Problem to solve:
Set down exactly the lines running from the one with "One dollar bill" to the last line of the listing below, both included, and skip every picture.

_ _ _ _ _

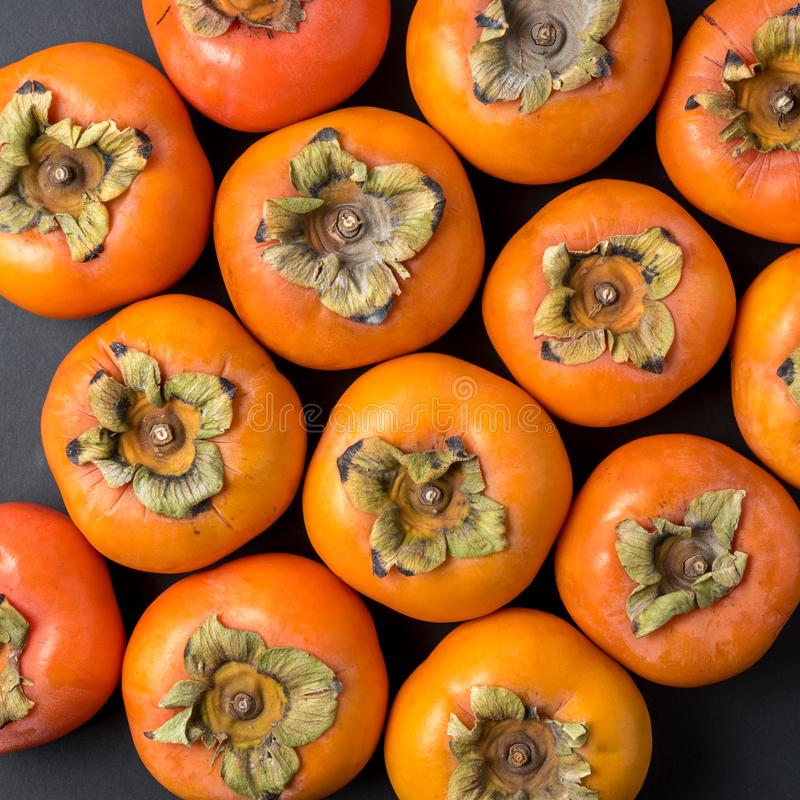 Delicious fresh persimmon fruits on black background stock photography
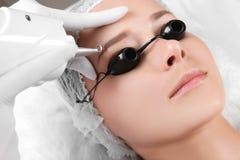 Junge Frau, die Laser-Abbau des dauerhaften Makes-up im Salon durchmacht Lizenzfreies Stockfoto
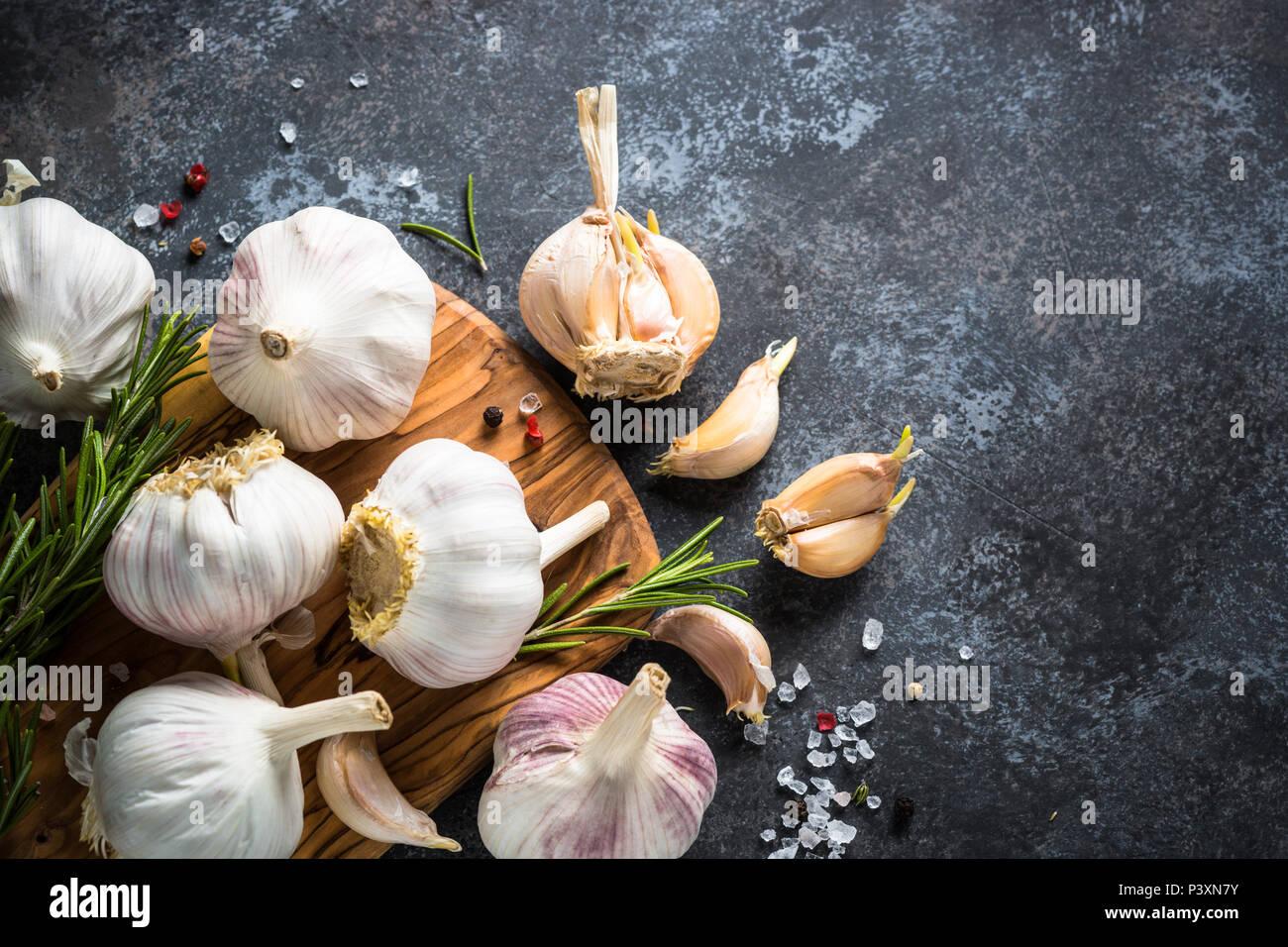 Spicchi di aglio con le spezie e le erbe su una pietra scura sullo sfondo. Vista superiore, copia dello spazio. Immagini Stock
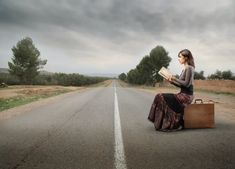 Photo about Woman sitting on a suitcase on a countryside road and reading a book. Image of travel, fashion, road - 17610849 Glamour Shots, Destin Beach, France, Girls Image, Birds In Flight, Beautiful Images, Countryside, Books To Read, Country Roads
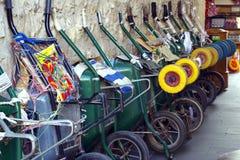 Ο υπόλοιπος κόσμος wheelbarrows ευθυγράμμισε ενάντια σε έναν τοίχο προτού να ανοίξει η αγορά στοκ εικόνα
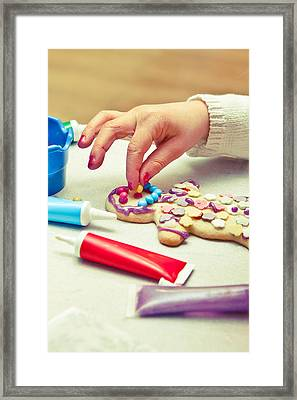 Decorating Gingerbread Man Framed Print by Tom Gowanlock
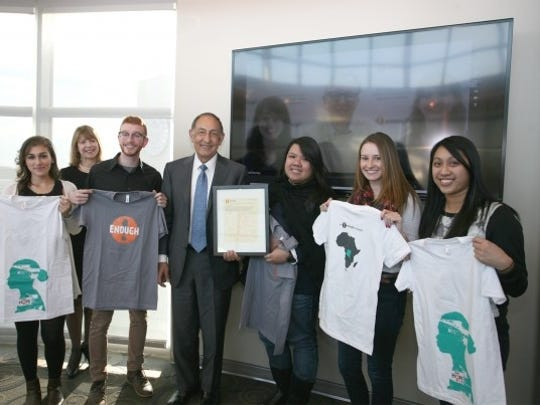 Kean University President Dr. Dawood Farahi (center) and Professor Robin Landa (second from left) with Kean University student designers who worked with The Enough Project to create ads for their #ConflictGold campaign with Rachel Finn, Greg Hittelman and Annie Calloway, members of the Enough team joining via teleconference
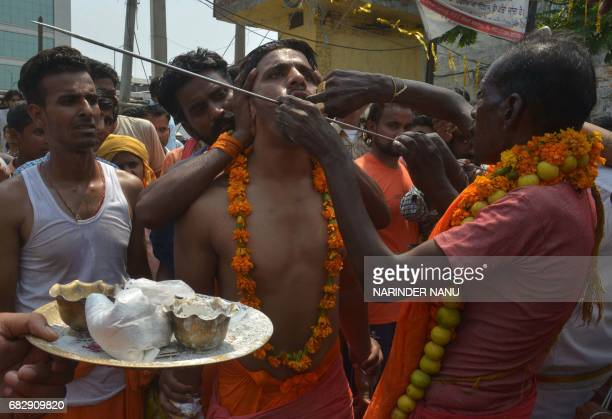An Indian Hindu devotee has his cheeks pierced wih an iron rod by a priest while taking part in a procession to honour the Hindu goddess Maha...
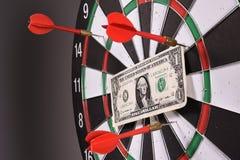 One dollar bill on a dartboard Royalty Free Stock Photo
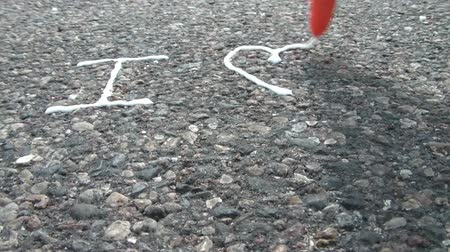 namorado : White glue is applied to blacktop road reading I love you, with love represented as a heart symbol, and you with letter u.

_ _ _ _ _

Answer space:
 One dollar bill on a dartboard Royalty Free Stock Photo
 namorado : White glue is applied to blacktop road reading I love you, with love represented as a heart symbol, and you with letter u.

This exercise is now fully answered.